The effects, if they exist, are going to be very subtle and complicated, and will take a long time to suss out. So far, the weight of the evidence is against any significant danger. So far. Therefore, when someone comes out with a product designed to protect you against it, then distributes literature and launches websites scaring you into buying it, that makes said person a scumbag.
So, I got an inquiry:
We have produced two eBooks (‘A Subtle Addiction’ & ‘The Answer’) and have them on web sites for people to buy on-line. They are complete with videos and pictures. We are seeking a quote to convert these to make them suitable for Amazon, Barnes and Noble and other internet book sales opportunities. The links to the books are www.stopemr.com and www.emrdeadly.com.

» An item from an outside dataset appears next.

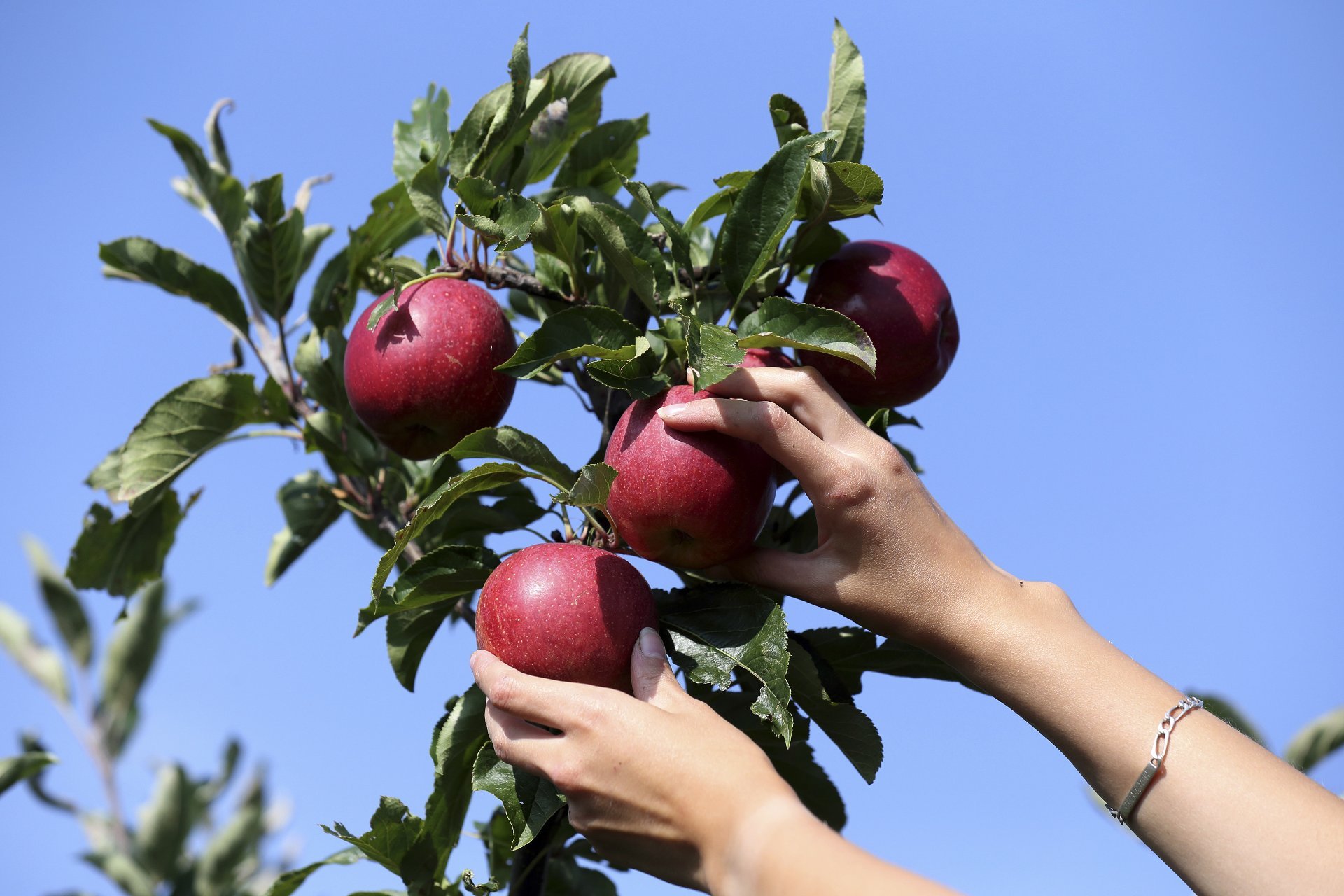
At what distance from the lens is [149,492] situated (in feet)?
7.34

As much as I appreciate the opportunity to work on an ongoing book series, I will not do so when the effect (and possibly intention) of the series is to sabotage critical thinking skills and make the public more vulnerable to pseudoscience, use this vulnerability to frighten them, then exploit this fear to sell products.
There is legitimate ongoing research into EM radiation and its effects on the body. If there is danger, it will be found, and by spreading misinformation you are *impeding* the effort. (If you have good intentions and have been misled yourselves, I strongly recommend www.sciencebasedmedicine.org, www.rationalwiki.org/wiki/Pseudoscience, and www.badastronomy.com.)
Our world is embroiled in armed conflicts brought on by political misinformation and propaganda, which they are made more susceptible to by the erosion of critical thinking skills. We face catastrophic climate changes caused by scientific illiteracy, deliberately inflamed by religious and corporate special interests who sabotage the public’s understanding of science. Babies are sick and dying in growing numbers because of anti-vaccination crusaders whose research was long ago humiliatingly discredited. Millions of dollars are wasted on deceptive junk products that could be used to propel cancer research and feed the poor. At a time when people like us should be standing up to this kind of pseudoscience and ignorance, people like you are exploiting and profiting from it.
Please rethink what you are doing and consider putting your talents to use in advancing social good. Imagine all the good it would do if instead you launched a book series revealing your awakening to your own role in this pseudoscientific subculture, and becoming a champion of its defeat. You would have a wider audience *and* advance the human condition. Until then, I consider what you are doing to be unconscionable and I will have no part in it.
Matt Friedman, Kindle Wizard
Well, that’s just my take on it. But I’m outnumbered. In this country, it’s okay to lie, cheat, or steal, as long as you confuse people with fake science.